(Dataset excerpt)
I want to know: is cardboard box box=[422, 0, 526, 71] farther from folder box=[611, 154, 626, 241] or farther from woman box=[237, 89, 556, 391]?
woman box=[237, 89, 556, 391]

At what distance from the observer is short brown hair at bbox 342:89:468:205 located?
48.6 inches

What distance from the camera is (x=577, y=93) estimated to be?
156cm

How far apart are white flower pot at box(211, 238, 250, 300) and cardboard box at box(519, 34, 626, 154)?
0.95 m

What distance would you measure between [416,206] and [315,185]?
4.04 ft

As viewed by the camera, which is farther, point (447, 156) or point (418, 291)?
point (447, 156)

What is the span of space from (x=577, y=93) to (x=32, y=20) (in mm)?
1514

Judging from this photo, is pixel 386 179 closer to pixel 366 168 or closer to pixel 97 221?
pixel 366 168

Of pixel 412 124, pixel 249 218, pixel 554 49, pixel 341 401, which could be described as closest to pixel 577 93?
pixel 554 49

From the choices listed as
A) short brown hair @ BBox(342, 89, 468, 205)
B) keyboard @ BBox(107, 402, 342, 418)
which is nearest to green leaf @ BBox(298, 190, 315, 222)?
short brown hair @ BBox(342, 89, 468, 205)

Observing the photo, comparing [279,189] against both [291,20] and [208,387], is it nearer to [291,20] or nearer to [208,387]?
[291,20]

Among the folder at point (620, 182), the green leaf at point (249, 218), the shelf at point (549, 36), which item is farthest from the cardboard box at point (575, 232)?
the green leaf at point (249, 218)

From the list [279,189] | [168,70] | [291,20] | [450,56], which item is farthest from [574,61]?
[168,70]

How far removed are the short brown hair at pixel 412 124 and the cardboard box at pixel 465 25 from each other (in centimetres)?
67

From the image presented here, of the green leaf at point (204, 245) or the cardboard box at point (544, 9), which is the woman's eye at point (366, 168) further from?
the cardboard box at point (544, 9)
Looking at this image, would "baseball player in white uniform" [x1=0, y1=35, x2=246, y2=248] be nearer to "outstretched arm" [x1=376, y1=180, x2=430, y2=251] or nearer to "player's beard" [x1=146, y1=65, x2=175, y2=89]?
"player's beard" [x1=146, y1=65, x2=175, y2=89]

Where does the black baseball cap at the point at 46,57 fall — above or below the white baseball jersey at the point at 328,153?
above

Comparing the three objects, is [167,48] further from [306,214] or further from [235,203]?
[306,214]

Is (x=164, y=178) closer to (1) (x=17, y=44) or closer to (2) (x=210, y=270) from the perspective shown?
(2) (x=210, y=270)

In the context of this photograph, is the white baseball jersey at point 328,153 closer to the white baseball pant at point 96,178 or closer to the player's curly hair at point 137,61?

• [Brief] Turn every line of the records above into a numbered list, leaving out the blank lines.

• [Output below]
1. I want to know: is cardboard box box=[422, 0, 526, 71] farther from folder box=[611, 154, 626, 241] or farther from woman box=[237, 89, 556, 391]?
2. woman box=[237, 89, 556, 391]
3. At what distance from the observer is short brown hair at bbox 342:89:468:205 located?
4. 48.6 inches
5. What distance from the camera is (x=577, y=93) estimated to be?
6. 156cm
7. How far apart are white flower pot at box(211, 238, 250, 300) and cardboard box at box(519, 34, 626, 154)?
8. 0.95 m
9. What distance would you measure between [416,206] and [315,185]?
10. 4.04 ft
11. As viewed by the camera, which is farther, point (447, 156) or point (418, 291)?
12. point (447, 156)
13. What is the span of space from (x=577, y=93) to (x=32, y=20) (in mm)?
14. 1514
15. Judging from this photo, is pixel 386 179 closer to pixel 366 168 or closer to pixel 97 221?
16. pixel 366 168
17. Of pixel 412 124, pixel 249 218, pixel 554 49, pixel 341 401, which could be described as closest to pixel 577 93?
18. pixel 554 49
19. From the choices listed as
20. A) short brown hair @ BBox(342, 89, 468, 205)
21. B) keyboard @ BBox(107, 402, 342, 418)
22. which is nearest to green leaf @ BBox(298, 190, 315, 222)?
23. short brown hair @ BBox(342, 89, 468, 205)
24. Observing the photo, comparing [279,189] against both [291,20] and [208,387], is it nearer to [291,20] or nearer to [208,387]?
25. [291,20]
26. Among the folder at point (620, 182), the green leaf at point (249, 218), the shelf at point (549, 36), which item is farthest from the cardboard box at point (575, 232)?
27. the green leaf at point (249, 218)
28. From the list [279,189] | [168,70] | [291,20] | [450,56], which item is farthest from [574,61]?
29. [168,70]
30. How far removed are the short brown hair at pixel 412 124 and the cardboard box at pixel 465 25 from each other (in centimetres)?
31. 67
32. From the image presented here, of the green leaf at point (204, 245) or the cardboard box at point (544, 9), which is the woman's eye at point (366, 168) further from?
33. the cardboard box at point (544, 9)
34. Looking at this image, would "baseball player in white uniform" [x1=0, y1=35, x2=246, y2=248] be nearer to "outstretched arm" [x1=376, y1=180, x2=430, y2=251] or nearer to "player's beard" [x1=146, y1=65, x2=175, y2=89]?
35. "player's beard" [x1=146, y1=65, x2=175, y2=89]
36. Where does the black baseball cap at the point at 46,57 fall — above or below the white baseball jersey at the point at 328,153?
37. above
38. Comparing the three objects, is [167,48] further from [306,214] or further from [235,203]?
39. [306,214]
40. Is (x=164, y=178) closer to (1) (x=17, y=44) or closer to (2) (x=210, y=270) from the perspective shown?
41. (2) (x=210, y=270)
42. In the context of this photograph, is the white baseball jersey at point 328,153 closer to the white baseball pant at point 96,178 or closer to the player's curly hair at point 137,61?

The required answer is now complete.